11 MDs. And then a collection of other professional degrees/certifications that will not impress your average Fellow of ACOG in the slightest, not to mention a few that have no degree/certification that I can see. Don’t get me wrong, I’m not doubting that these presenters are very knowledgeable or even experts in the topics they are presenting (I’ve heard many of them speak and they are extremely knowledgeable in their fields of interest/expertise) but the excuse that we don’t have "initials" after our names is a smokescreen behind which Mr. Smith is hiding his prejudice and fear.

It is about time the established "birth activists" quit their vaguely masturbatory inside-crowd-only exercises in preaching to the choir and realize that they’ve been doing exactly the same thing for decades now and things are only getting worse for the women and babies they purport to care about. It is about time they realized that without the consumer, they are going to continue to cycle through a round of conferences and congresses and forums every year or two, saying the same things over and over and over and making absolutely no difference whatsoever and never registering at all on the mainstream radar screen (medical or otherwise). They actually need us a lot more than we need them, since frankly, I can’t see that they’ve helped us much with all their pontificating about safe birth and birth choices and how to have a satisfying birth experience, etc etc etc. We can offer them something new, something different, something that isn’t the same old same old ineffective inaction. We don’t have to tell our sob-story birth stories…we can speak just as knowledgeably on any number of birth topics (from the academic/scientific to the alternative and controversial) as any "doula trainer" or "LM" and thus gain both acceptance from the old guard and wider "name" recognition as an organization that is much more than a “bunch of angry women". We bring in the consumer — the women who’ll write the letters, switch providers, picket hospitals, support the struggling midwife and her independent birth center, vote with their feet. That’s something the experts haven’t managed to pull off yet and I don’t think they can.

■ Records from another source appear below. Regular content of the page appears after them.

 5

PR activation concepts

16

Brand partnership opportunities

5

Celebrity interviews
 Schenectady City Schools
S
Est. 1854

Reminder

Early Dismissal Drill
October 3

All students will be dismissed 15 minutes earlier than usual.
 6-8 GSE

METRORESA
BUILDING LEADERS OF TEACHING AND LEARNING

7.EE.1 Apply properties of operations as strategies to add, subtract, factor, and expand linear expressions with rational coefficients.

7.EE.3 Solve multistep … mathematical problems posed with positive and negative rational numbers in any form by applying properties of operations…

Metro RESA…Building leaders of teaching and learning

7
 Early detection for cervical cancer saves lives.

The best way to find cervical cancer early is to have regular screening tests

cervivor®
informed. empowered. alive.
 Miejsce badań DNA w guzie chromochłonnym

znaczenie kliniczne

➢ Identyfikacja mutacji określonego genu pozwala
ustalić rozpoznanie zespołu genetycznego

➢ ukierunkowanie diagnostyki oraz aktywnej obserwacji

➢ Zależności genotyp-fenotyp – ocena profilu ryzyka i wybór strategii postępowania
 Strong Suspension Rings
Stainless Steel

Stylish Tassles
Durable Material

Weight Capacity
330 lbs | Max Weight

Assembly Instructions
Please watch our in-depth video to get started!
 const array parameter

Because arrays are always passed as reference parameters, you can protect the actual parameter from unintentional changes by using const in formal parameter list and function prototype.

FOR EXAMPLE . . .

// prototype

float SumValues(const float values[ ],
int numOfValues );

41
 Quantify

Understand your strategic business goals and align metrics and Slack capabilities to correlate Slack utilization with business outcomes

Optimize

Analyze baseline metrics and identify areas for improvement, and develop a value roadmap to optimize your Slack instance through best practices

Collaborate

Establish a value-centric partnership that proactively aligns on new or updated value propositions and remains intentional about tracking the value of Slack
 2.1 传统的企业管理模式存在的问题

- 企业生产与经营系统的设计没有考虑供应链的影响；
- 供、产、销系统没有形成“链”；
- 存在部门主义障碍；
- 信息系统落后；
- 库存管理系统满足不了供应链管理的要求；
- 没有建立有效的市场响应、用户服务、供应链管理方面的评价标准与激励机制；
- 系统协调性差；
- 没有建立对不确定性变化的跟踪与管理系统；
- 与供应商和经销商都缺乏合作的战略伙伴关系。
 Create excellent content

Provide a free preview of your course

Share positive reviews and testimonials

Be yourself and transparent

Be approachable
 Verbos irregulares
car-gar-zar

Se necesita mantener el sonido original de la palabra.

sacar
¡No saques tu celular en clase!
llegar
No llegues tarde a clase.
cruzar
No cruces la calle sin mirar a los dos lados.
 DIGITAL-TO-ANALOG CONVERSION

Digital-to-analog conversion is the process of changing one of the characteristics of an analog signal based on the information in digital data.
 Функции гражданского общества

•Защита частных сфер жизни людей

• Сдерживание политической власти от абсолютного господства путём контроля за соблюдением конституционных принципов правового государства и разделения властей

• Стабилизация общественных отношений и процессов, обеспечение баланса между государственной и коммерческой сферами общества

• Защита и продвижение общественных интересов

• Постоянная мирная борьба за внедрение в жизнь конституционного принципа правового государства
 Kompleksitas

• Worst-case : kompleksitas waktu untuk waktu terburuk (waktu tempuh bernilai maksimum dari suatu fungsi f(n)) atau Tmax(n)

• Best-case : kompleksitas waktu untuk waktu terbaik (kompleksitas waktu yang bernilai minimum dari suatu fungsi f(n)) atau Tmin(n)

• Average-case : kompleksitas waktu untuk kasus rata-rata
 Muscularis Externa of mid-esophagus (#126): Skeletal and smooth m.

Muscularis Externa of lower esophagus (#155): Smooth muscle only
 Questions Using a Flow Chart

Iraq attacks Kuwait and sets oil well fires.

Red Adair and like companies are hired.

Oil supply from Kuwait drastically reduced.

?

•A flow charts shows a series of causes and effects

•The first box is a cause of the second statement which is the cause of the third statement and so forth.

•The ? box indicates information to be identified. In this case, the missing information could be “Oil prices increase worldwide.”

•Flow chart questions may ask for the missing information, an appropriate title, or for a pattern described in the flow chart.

The consumer, the woman who doesn’t have any qualifications other than a scar, on her belly, perineum or heart, is the KEY, without which, all of this is just a bunch of self-proclaimed experts in an irrelevant discipline complaining about an unacknowledged crisis, to which they have no answers anyway. Women weren’t emancipated and given the right to vote by a group of trained constitutional lawyers, experts on social change and experienced activists. It happened because the women who were affected by the injustice decided to stand up and do something about it. If we ever see real change, it will be because of us, not the trained experts.


So once again, it’s time to stop being nice. Quit worrying about what people “in power” might think and just do what is right. There has NEVER been any social change for good that didn’t require regular, ordinary people to stand up and say no, no more. For me, that includes both the medical mainstream and the established birth activism community. No. No more. You can’t marginalize us anymore and you can’t accomplish anything without us. So quit blaming us for the problem on the one hand (“women just don’t bother to educate themselves/care/think for themselves) and then refusing us a place in the fight on the other (“no one wants to listen to a bunch of angry women”). You can’t have it both ways. Right now, you haven’t got anything worth a protectionist attitude anyway.